==== The input

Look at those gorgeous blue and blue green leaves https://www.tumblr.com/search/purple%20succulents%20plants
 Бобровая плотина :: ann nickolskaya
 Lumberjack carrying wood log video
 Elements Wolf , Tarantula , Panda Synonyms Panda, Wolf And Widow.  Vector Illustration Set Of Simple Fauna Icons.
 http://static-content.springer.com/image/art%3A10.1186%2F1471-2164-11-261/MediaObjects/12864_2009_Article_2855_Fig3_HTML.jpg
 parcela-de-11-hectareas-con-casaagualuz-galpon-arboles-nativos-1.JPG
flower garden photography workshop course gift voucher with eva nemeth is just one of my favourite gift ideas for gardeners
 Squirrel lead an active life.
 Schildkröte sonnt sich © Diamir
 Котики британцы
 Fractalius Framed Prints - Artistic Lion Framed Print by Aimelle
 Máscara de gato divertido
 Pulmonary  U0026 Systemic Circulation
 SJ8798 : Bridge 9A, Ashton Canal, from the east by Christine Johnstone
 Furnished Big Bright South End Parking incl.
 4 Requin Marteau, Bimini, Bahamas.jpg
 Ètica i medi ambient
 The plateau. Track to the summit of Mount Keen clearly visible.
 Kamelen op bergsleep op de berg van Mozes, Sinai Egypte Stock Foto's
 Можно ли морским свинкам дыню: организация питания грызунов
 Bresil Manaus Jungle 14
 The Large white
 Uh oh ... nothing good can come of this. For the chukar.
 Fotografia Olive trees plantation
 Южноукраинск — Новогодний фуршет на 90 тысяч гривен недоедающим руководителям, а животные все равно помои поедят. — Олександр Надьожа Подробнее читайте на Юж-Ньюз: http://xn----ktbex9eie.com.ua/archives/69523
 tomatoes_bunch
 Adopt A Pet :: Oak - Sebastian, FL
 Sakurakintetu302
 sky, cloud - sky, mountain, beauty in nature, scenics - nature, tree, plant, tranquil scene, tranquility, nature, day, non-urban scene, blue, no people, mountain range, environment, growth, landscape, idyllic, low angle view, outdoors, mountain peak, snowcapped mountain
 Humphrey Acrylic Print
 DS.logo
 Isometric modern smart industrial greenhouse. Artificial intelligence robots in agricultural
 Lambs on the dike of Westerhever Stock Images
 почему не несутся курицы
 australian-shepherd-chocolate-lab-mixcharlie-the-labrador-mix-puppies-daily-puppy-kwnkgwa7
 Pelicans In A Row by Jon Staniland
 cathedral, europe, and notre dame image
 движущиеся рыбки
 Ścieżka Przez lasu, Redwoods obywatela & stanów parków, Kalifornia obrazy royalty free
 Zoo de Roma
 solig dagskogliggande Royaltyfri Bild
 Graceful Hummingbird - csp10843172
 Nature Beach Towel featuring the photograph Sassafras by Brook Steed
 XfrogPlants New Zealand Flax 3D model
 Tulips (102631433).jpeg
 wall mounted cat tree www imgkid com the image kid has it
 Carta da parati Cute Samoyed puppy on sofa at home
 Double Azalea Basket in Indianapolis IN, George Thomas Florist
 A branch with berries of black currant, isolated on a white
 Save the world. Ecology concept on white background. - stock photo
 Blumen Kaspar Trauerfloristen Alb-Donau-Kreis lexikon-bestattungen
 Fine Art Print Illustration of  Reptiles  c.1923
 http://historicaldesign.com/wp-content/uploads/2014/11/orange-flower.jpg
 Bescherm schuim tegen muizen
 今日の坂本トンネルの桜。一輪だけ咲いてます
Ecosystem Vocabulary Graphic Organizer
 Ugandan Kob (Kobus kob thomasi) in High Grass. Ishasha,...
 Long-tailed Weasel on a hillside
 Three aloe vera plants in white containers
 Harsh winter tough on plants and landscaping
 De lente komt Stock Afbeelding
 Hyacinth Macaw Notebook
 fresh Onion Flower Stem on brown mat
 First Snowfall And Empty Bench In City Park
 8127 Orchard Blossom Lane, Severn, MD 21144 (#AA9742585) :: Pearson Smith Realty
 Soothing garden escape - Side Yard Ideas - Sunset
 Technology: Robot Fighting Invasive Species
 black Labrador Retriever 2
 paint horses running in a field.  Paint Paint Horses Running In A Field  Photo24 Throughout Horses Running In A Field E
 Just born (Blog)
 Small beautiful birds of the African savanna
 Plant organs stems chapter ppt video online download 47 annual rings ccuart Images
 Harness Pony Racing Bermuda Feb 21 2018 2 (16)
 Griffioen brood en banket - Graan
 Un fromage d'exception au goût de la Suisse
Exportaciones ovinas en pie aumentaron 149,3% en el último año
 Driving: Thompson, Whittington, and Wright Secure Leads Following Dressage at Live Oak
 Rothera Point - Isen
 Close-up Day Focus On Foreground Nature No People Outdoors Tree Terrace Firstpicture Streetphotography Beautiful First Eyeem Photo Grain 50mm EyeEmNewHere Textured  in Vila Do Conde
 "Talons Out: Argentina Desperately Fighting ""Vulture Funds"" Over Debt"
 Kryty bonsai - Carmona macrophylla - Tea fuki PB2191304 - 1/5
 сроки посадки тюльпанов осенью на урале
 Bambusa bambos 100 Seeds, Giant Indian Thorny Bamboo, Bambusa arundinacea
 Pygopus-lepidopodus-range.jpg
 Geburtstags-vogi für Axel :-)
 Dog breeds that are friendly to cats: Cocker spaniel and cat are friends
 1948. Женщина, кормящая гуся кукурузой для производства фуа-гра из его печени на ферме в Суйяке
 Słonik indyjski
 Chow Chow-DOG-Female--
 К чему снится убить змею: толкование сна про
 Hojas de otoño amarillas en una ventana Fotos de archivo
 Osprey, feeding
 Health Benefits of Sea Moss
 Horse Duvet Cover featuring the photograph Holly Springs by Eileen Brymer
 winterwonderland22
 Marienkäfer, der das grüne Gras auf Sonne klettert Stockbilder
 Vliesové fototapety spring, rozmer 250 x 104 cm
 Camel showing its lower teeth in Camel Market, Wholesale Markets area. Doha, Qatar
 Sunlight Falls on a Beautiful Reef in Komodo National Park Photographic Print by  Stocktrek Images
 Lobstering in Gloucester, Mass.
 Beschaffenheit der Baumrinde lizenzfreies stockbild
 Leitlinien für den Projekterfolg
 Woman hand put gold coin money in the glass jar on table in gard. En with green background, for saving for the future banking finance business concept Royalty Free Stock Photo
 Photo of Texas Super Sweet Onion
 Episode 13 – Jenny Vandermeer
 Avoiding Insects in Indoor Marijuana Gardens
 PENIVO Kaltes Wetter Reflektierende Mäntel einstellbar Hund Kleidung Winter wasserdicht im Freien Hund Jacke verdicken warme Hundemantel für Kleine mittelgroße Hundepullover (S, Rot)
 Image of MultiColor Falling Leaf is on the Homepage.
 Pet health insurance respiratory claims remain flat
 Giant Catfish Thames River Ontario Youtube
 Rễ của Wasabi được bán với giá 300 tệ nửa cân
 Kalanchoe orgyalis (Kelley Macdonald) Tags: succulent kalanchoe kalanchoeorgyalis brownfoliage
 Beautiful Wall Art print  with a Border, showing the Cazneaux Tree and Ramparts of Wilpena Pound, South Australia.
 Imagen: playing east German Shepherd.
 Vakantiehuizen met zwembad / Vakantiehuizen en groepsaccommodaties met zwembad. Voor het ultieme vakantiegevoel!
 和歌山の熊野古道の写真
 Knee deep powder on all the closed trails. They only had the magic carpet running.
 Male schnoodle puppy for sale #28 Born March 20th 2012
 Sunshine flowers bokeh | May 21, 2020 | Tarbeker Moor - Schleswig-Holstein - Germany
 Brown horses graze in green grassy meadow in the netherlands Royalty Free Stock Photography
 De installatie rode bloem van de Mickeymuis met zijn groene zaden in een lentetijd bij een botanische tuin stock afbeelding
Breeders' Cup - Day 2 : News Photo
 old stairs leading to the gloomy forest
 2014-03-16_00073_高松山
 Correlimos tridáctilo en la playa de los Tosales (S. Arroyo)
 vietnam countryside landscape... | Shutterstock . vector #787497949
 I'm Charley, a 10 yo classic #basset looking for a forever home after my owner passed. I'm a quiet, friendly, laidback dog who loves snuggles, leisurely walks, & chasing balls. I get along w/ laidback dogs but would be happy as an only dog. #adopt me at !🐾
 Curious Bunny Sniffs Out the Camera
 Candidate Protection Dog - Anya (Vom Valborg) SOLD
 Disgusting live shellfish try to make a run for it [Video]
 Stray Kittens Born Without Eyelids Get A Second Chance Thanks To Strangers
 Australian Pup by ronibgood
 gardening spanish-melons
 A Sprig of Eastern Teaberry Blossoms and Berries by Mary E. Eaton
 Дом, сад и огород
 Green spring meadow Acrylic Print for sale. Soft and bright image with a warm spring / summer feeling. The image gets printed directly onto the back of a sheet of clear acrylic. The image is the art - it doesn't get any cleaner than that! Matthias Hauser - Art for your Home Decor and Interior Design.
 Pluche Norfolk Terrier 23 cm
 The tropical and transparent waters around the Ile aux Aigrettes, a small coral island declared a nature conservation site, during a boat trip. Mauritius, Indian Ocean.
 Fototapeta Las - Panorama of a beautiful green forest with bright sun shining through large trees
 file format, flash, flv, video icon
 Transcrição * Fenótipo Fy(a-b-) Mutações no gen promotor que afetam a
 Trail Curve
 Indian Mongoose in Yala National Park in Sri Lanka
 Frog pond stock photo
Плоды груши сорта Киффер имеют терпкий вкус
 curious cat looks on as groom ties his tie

========

**What this task involves**
After checking the entries, state how many lines contain "Illustration", and write nothing but the number.

**Solution for this problem**
2